Mei Mei, a downy, grey Himalayan kitten, came into my five-year-old world as a birthday present. The two of us grew up together, and, in many ways, she felt as close to me as my human companions. She often climbed up my bunk bed ladder to sleep with me at night, and during the day, she became my little shadow, following me all around the house as I went about my chores and play.
For 15 years, she lived a healthy, energetic life, but during her 16th, she slowed down considerably, and finding her asleep on a couch or bed became the new norm. I had sensed for a while that she was reaching the end of her life, but hearing that she might be gone the next day brought this inkling into a new and uncomfortably close reality.
After ending the call with my mom, I texted the unhappy news to a few of my closest friends, who sent back hope and support messages. Without feeling much better, I tried to push the fog of worrying thoughts out of my mind.
Throughout the next day, I received multiple updates from my mom.
“Headed to the vet with our kitty…”
“Waiting for the vet.”
“It’s most likely cancer. She has a huge hole under her tongue.”
“Euthanizing her soon…”
Dealing With Grief
I had known this day would come, but its inevitability did not make navigating the loss any less difficult. I had expected that I would be sad, but the conflicting nature of my sadness surprised me.
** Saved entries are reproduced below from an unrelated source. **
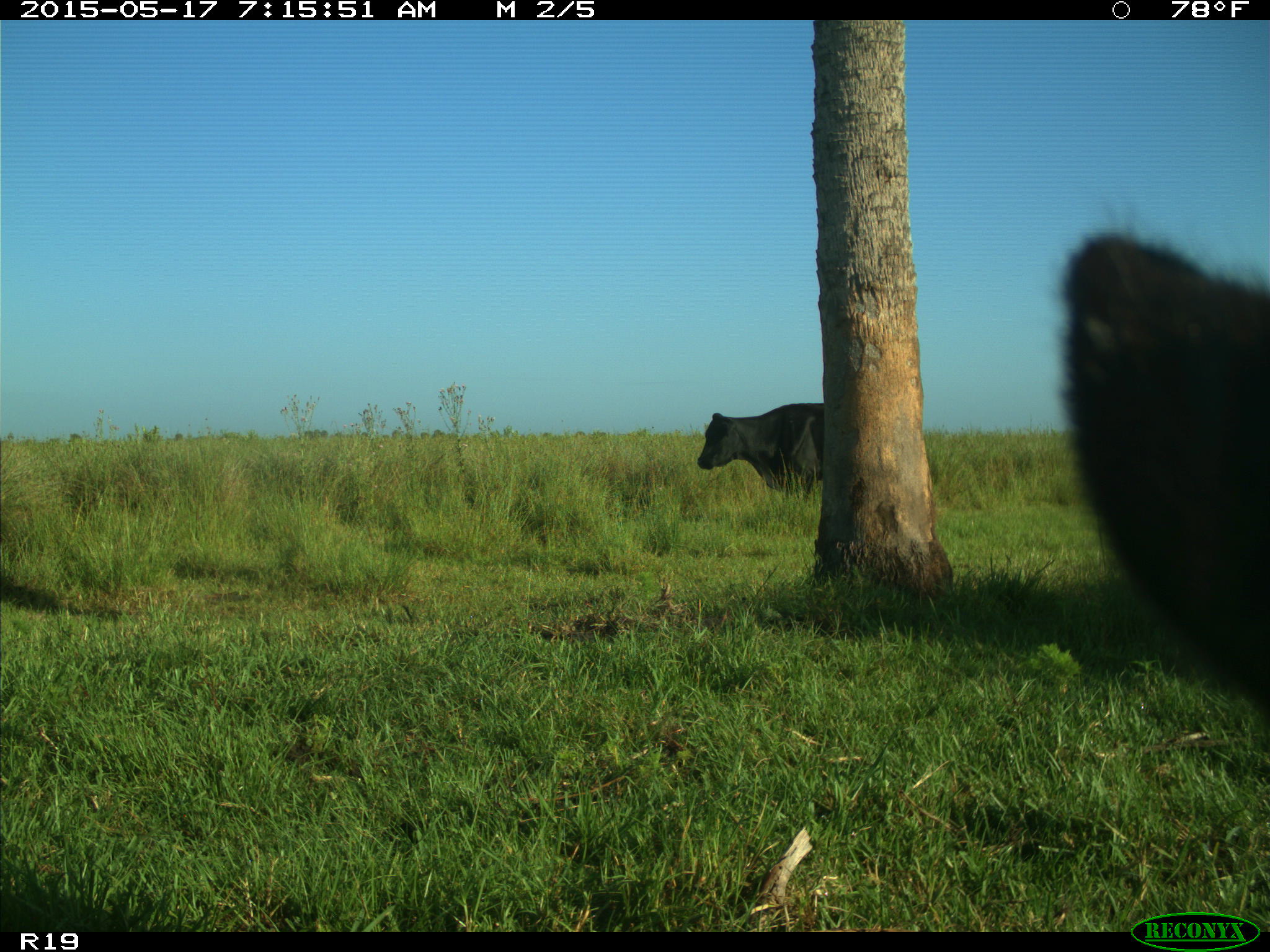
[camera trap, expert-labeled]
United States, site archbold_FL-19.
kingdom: Animalia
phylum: Chordata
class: Mammalia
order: Artiodactyla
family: Bovidae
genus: Bos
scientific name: Bos taurus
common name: domestic cow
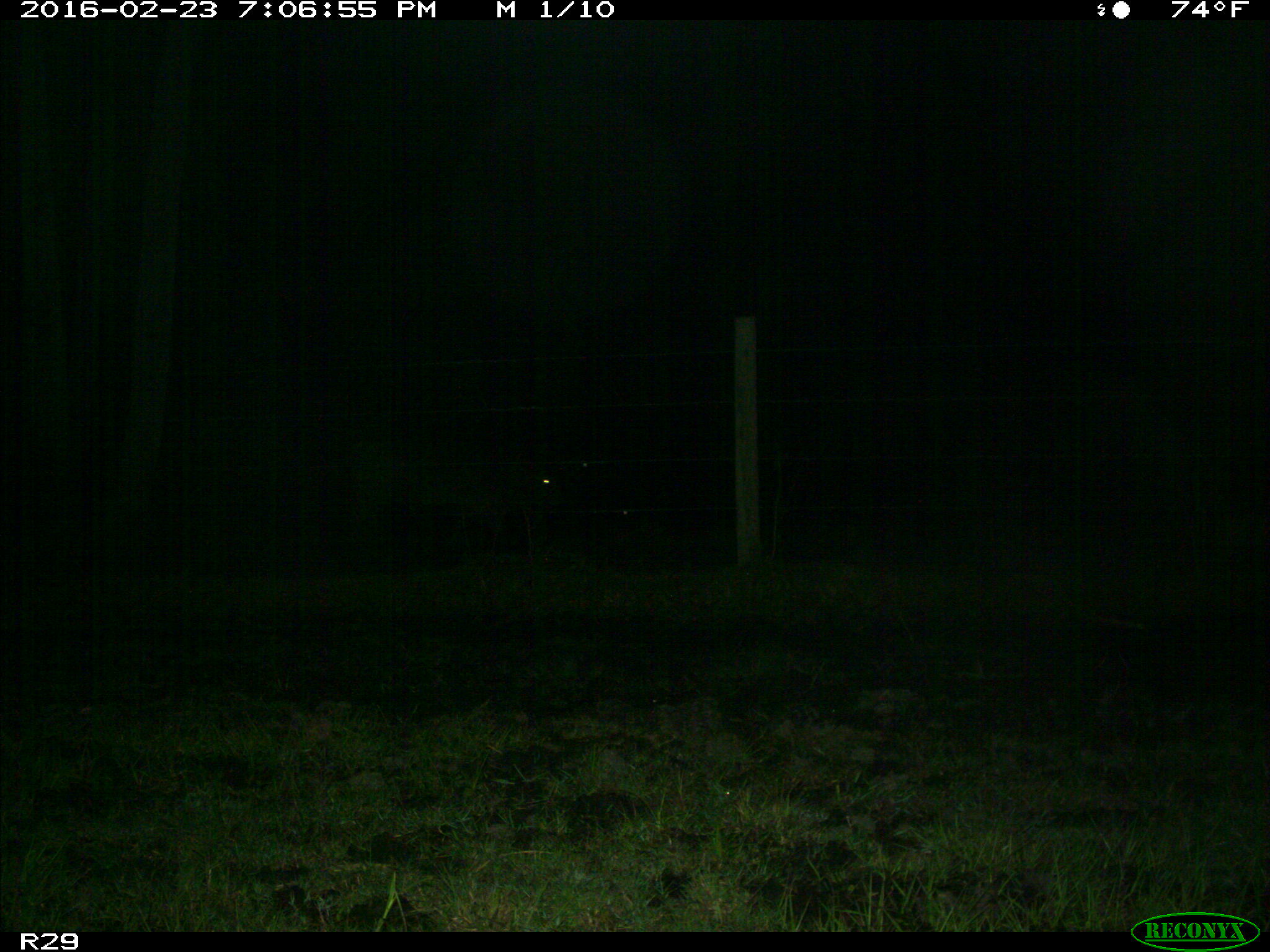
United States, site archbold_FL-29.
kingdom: Animalia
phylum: Chordata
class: Mammalia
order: Artiodactyla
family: Bovidae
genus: Bos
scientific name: Bos taurus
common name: domestic cow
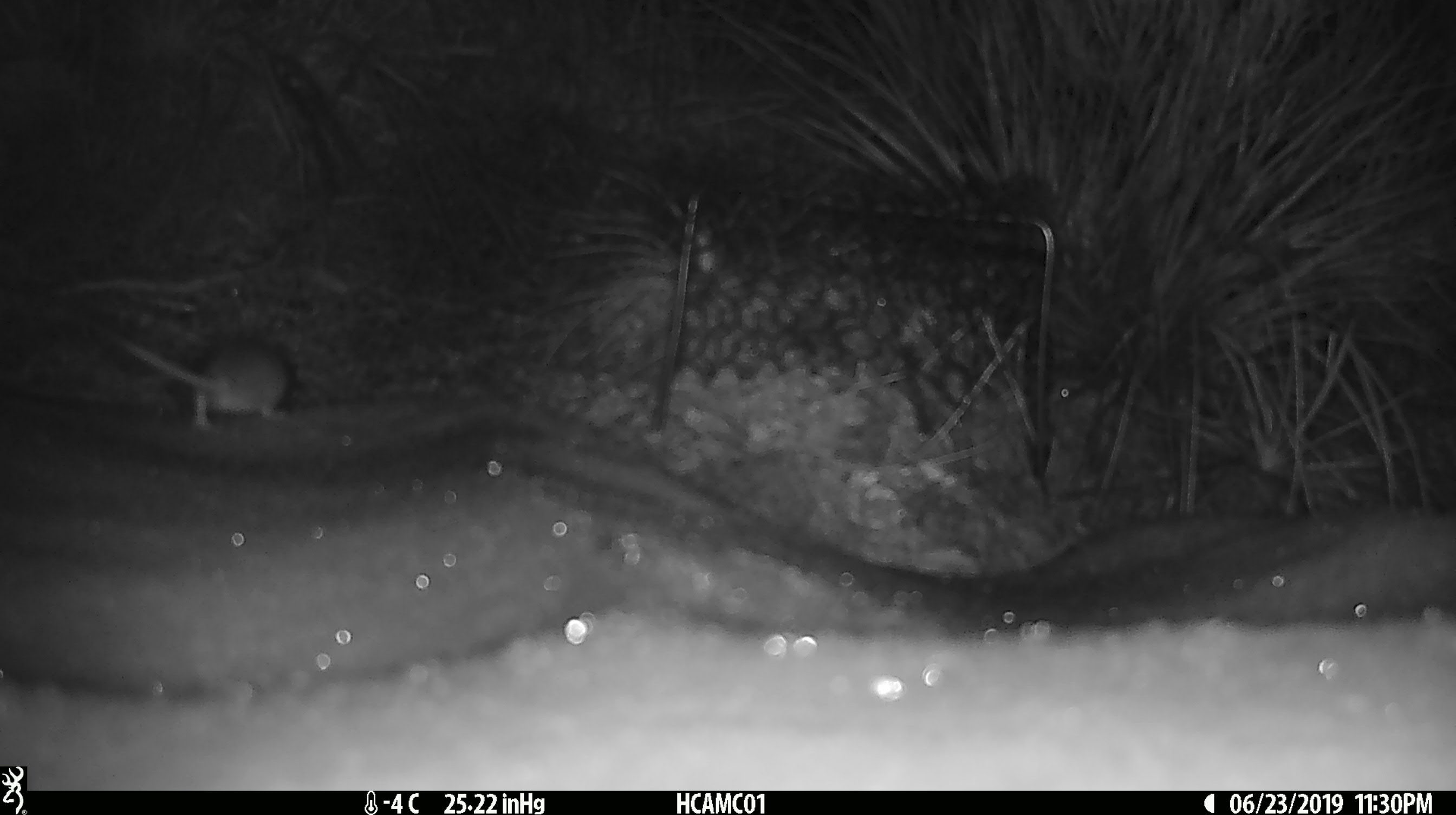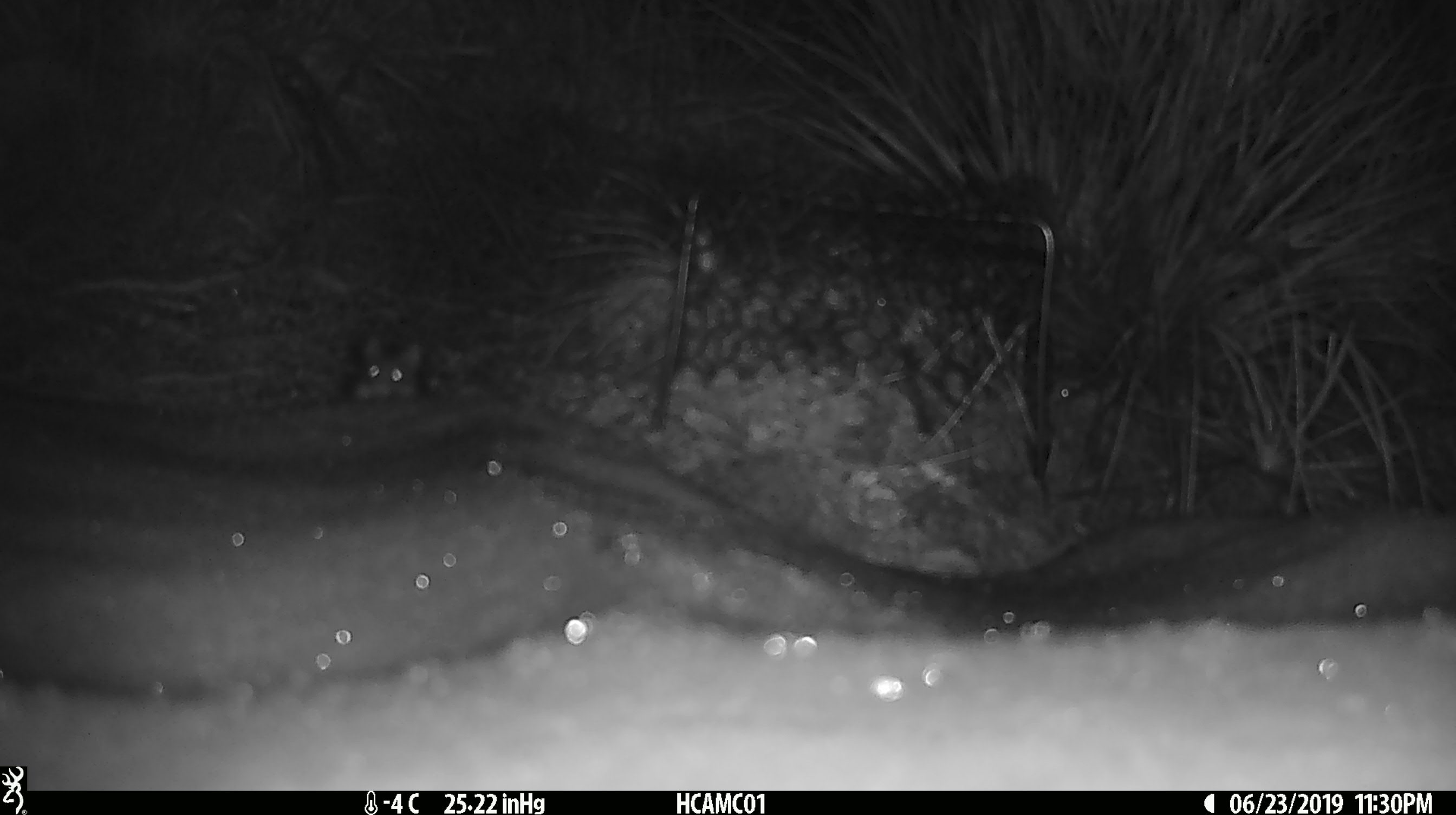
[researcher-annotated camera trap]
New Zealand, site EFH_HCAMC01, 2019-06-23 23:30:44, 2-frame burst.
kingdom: Animalia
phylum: Chordata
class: Mammalia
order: Rodentia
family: Muridae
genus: Mus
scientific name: Mus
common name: mouse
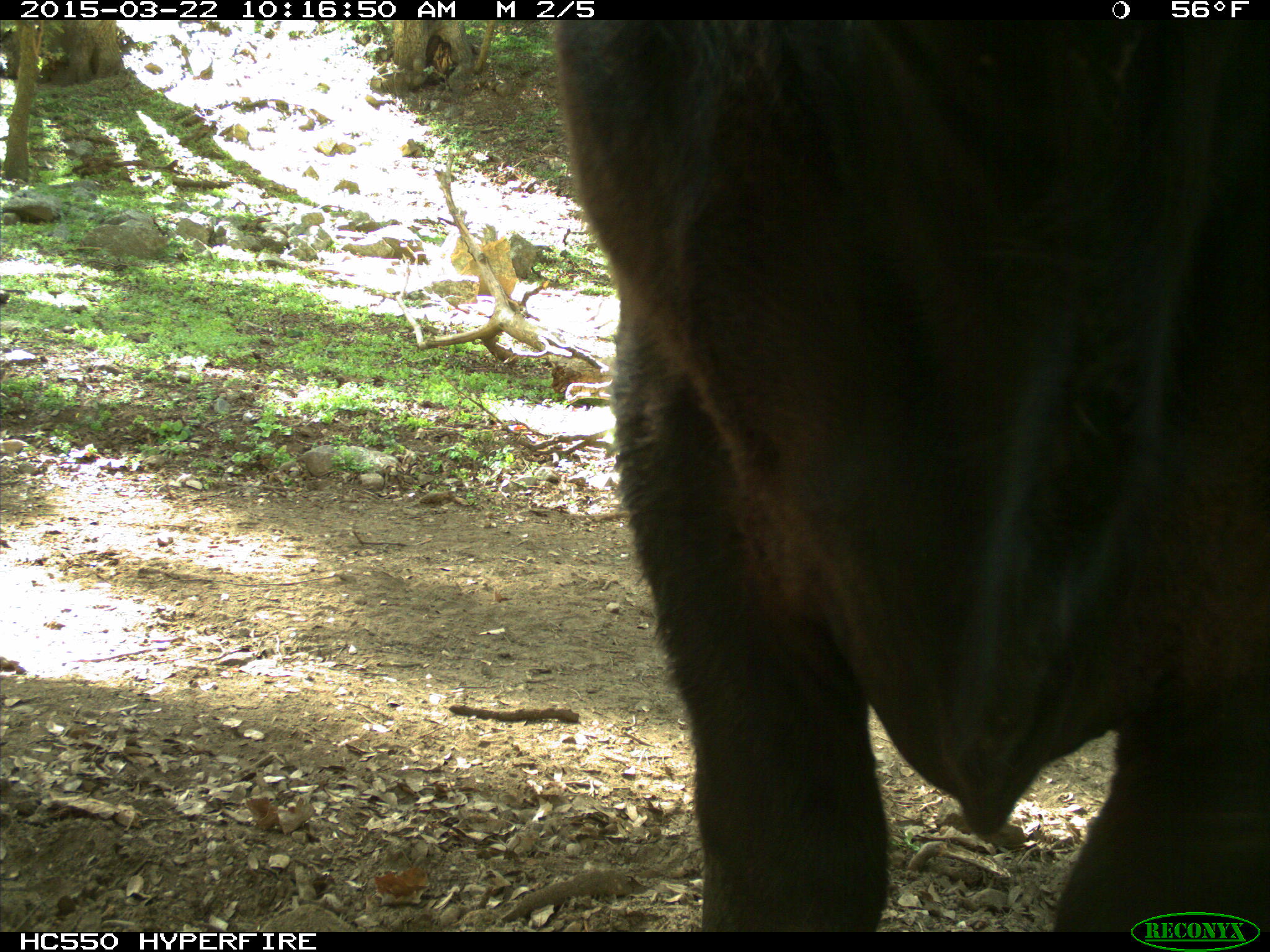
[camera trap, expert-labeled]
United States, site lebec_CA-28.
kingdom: Animalia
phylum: Chordata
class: Mammalia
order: Artiodactyla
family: Bovidae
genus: Bos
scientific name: Bos taurus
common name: domestic cow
One part of me acknowledged the reasonableness of my grief because I had lost an important piece belonging to my childhood and my personhood and character. At the same time, however, another piece of me felt silly and slightly embarrassed that I felt so emotional about an animal. Mei Mei was inconsequential to the rest of the world, and yet I cherished her.
As I lay under a heavy cloud of blankets and heartache and grief, I remembered a verse in the Bible where God asks us to become like little children. I used to puzzle at the meaning of the verse, but now I realized that caring for things that many forget is one way to become like little children, making the world a more open and kind place. In those quiet, solemn moments of contemplation, a deep peace slowly filled my heart, and I made a decision. I would let the remembrance of Mei Mei both guide me into a more open and kind existence that loves the little, forgotten things and motivate me to be more intentionally present with others in their grief, just as God has been present with me.